%%

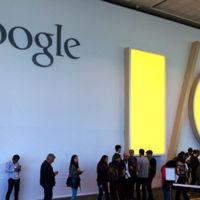 Mayo será el mes en el que se celebrará el próximo Google I/O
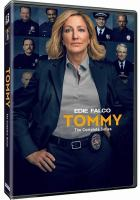 Cover image for Tommy, the complete series [videorecording DVD].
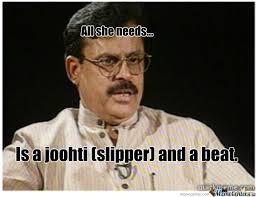 Indian Dad Meme - indian dad parody by recyclebin meme center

%%

§ **TASK BRIEF**
Only the pictures should be left out; the rest of the material above must be repeated exactly.

§ **WORKED SOLUTION**
 Mayo será el mes en el que se celebrará el próximo Google I/O
 Cover image for Tommy, the complete series [videorecording DVD].
 Indian Dad Meme - indian dad parody by recyclebin meme center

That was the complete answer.